Жюстин грустно размышляет у статуи Береники, скорбящей по маленькой дочери, которую жрецы уже успели обожествить: «Интересно, это утолило ее боль? Или сделало ее постоянной?»
На могильном камне — Аполлодор, протягивающий ребенку игрушку. «Может, вышибить слезу» (Персуорден). «Все они умерли. И ничего взамен».
Аурелия, молящая Пестезухос, крокодилью богиню… Наруз.
Львица держит Золотой цветок…
Ушебти… маленькие рабы, они должны работать на умерших в загробном мире.
Как-то так вышло, что даже смерть оказалась не властна над нашей памятью о Скоби. Еще задолго до его кончины я уже представлял себе его в раю — мягкие, телесного цвета клубни ямса, как ляжки свежесваренных младенцев; над Тобаго спускается ночь, темно-синим, плавно дышащим пятном, мягче перьев попугая. Подбитые золотой фольгой бумажные фламинго взлетают ввысь и снова падают навстречу острому, багровому, как кровоподтек, частоколу водного бамбука. У него собственная тростниковая хижина с камышовым ложем, у которого неизменно стоит достопочтенный поставец из прежней жизни. Однажды Клеа спросила его: «А ты не тоскуешь по морю, а, Скоби?» — и старик ответил ей просто, ни на секунду не задумавшись: «В море я выхожу каждую ночь, каждую ночь».
Я переписал и дал ей два перевода из Кавафиса, и они ей понравились, хотя точными их никак не назовешь. Теперь есть Кавафис канонический, в тонких умных переводах Маврокордато, и в каком-то смысле с этих пор он свободен — прочие поэты могут экспериментировать с ним; я пытался скорее переложить его, чем перевести, — насколько успешно, не мне судить.
ГОРОД
Сказал ты: «Еду в край чужой, найду другое море
и город новый отыщу, прекраснее, чем мой,
где в замыслах конец сквозит, как приговор немой,
а сердце остывает, как в могиле.
Доколе разум мой дремать останется в бессилье?
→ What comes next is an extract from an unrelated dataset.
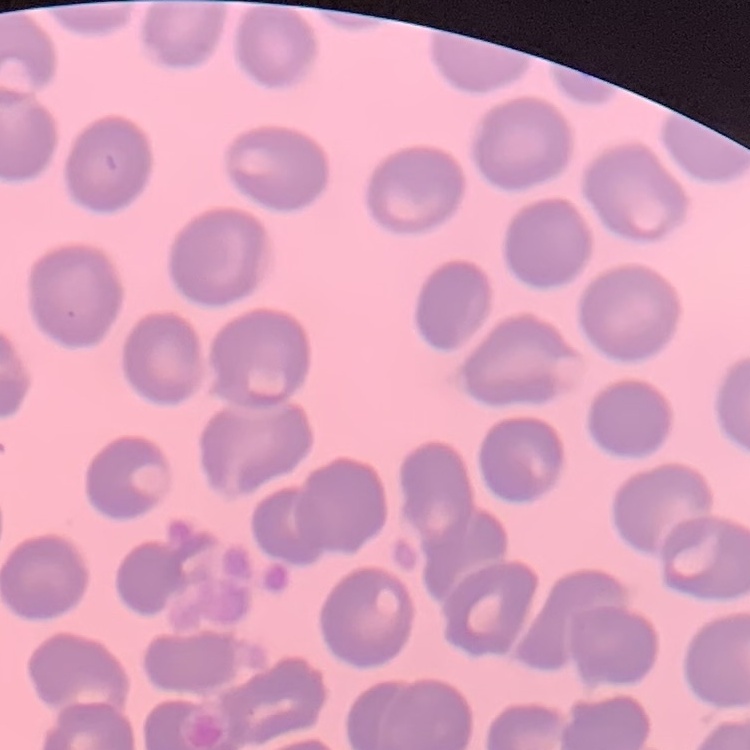
The red blood cells show no rouleaux formation. One tile cut from a larger photomicrograph. Thin blood film. Field's or Giemsa stain.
Куда ни брошу взгляд — руины без числа:
то жизнь моя лежит, разрушена дотла,
ее сгубил, потратил я с судьбой в напрасном споре».
«Нет, не ищи других земель, неведомого моря:
твой Город за тобой пойдет. И будешь ты смотреть
на те же самые дома, и медленно стареть
на тех же самых улицах, что прежде,
и тот же Город находить. В другой — оставь надежду —
нет ни дорог тебе, ни корабля.
Не уголок один потерян — вся земля,
коль жизнь свою потратил ты, с судьбой напрасно споря».[63]
ПОКИДАЕТ ДИОНИС АНТОНИЯ
Когда внезапно в час глубокий ночи
услышишь за окном оркестр незримый
(божественную музыку и голоса), —
судьбу, которая к тебе переменилась,
дела, которые не удались, мечты,
которые обманом обернулись,
оплакивать не вздумай понапрасну.
Давно готовый ко всему, отважный,
прощайся с Александрией, она уходит.
И главное — не обманись, не убеди
себя, что это сон, ошибка слуха,
к пустым надеждам зря не снисходи.
Давно готовый ко всему, отважный,
ты, удостоившийся Города такого,
к окну уверенно и твердо подойди
и вслушайся с волнением, однако
без жалоб и без мелочных обид
в волшебную мелодию оркестра,
внемли и наслаждайся каждым звуком,
прощаясь с Александрией, которую теряешь.[64]